◆ Exercise: Render the records as a JSON list of strings, one string per line, starting with the line that contains "From the viewpoint" and going on through the end of the records. Leave out blank lines.

::: Source data

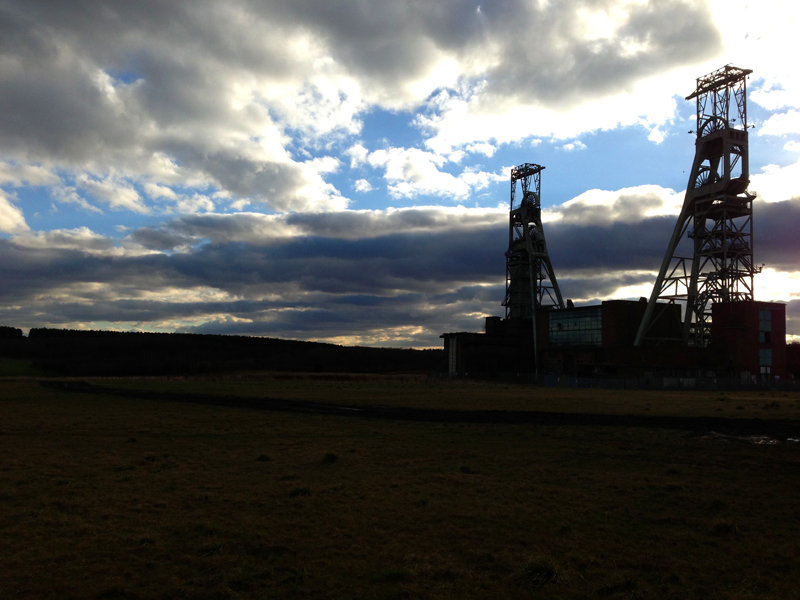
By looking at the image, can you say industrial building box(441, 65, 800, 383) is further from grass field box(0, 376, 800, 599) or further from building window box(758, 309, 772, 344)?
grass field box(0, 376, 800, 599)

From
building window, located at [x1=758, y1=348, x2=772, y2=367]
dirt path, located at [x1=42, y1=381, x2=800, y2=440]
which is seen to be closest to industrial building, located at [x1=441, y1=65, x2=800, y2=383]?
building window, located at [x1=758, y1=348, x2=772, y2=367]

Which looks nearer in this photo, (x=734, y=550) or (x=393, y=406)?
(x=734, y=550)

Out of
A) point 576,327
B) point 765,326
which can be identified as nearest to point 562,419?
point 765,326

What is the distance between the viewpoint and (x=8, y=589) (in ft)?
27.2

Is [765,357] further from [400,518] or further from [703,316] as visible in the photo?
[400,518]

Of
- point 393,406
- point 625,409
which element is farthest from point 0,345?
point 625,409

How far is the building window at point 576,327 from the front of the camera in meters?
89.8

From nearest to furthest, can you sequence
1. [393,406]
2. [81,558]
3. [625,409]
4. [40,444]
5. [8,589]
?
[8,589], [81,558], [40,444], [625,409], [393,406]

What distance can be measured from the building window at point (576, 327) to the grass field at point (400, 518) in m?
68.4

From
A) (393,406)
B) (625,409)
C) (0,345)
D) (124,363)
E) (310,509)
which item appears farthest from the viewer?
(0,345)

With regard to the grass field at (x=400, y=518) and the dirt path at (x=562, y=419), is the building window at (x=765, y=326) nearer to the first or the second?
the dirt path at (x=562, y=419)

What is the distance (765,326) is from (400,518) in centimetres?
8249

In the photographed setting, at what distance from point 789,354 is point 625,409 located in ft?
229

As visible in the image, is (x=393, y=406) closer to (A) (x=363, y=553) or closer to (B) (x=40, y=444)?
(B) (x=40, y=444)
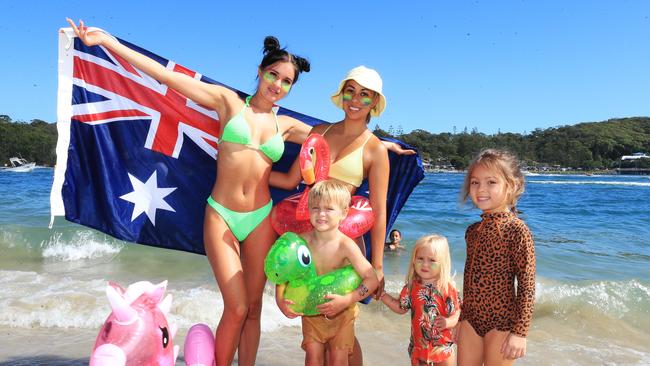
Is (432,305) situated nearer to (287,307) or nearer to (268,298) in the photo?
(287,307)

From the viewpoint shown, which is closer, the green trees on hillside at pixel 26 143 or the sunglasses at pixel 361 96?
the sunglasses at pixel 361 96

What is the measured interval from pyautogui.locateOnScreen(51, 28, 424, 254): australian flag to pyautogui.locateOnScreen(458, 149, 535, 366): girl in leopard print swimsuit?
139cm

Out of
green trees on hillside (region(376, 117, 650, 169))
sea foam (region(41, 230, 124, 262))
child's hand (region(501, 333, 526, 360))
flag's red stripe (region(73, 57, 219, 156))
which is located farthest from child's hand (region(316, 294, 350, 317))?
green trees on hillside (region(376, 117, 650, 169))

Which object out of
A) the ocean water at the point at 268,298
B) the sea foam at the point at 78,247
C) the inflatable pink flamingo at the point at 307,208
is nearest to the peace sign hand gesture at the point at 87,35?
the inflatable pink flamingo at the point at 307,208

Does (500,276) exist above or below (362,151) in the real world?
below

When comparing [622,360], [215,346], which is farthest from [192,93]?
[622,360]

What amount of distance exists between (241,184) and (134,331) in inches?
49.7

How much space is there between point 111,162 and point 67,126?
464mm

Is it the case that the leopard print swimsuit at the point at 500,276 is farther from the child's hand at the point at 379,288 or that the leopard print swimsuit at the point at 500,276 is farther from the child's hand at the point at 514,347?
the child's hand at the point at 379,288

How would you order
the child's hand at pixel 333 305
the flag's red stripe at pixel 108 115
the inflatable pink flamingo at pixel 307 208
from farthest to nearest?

::::::

◆ Worked answer:
[
  "From the viewpoint shown, which is closer, the green trees on hillside at pixel 26 143 or the sunglasses at pixel 361 96?",
  "the sunglasses at pixel 361 96",
  "What is the measured interval from pyautogui.locateOnScreen(51, 28, 424, 254): australian flag to pyautogui.locateOnScreen(458, 149, 535, 366): girl in leopard print swimsuit?",
  "139cm",
  "Out of",
  "green trees on hillside (region(376, 117, 650, 169))",
  "sea foam (region(41, 230, 124, 262))",
  "child's hand (region(501, 333, 526, 360))",
  "flag's red stripe (region(73, 57, 219, 156))",
  "which is located farthest from child's hand (region(316, 294, 350, 317))?",
  "green trees on hillside (region(376, 117, 650, 169))",
  "Which object out of",
  "A) the ocean water at the point at 268,298",
  "B) the sea foam at the point at 78,247",
  "C) the inflatable pink flamingo at the point at 307,208",
  "is nearest to the peace sign hand gesture at the point at 87,35?",
  "the inflatable pink flamingo at the point at 307,208",
  "Does (500,276) exist above or below (362,151) in the real world?",
  "below",
  "When comparing [622,360], [215,346], which is farthest from [192,93]?",
  "[622,360]",
  "What amount of distance exists between (241,184) and (134,331) in inches?",
  "49.7",
  "How much space is there between point 111,162 and point 67,126?",
  "464mm",
  "Is it the case that the leopard print swimsuit at the point at 500,276 is farther from the child's hand at the point at 379,288 or that the leopard print swimsuit at the point at 500,276 is farther from the child's hand at the point at 514,347?",
  "the child's hand at the point at 379,288",
  "How would you order",
  "the child's hand at pixel 333 305",
  "the flag's red stripe at pixel 108 115",
  "the inflatable pink flamingo at pixel 307 208",
  "from farthest to nearest?"
]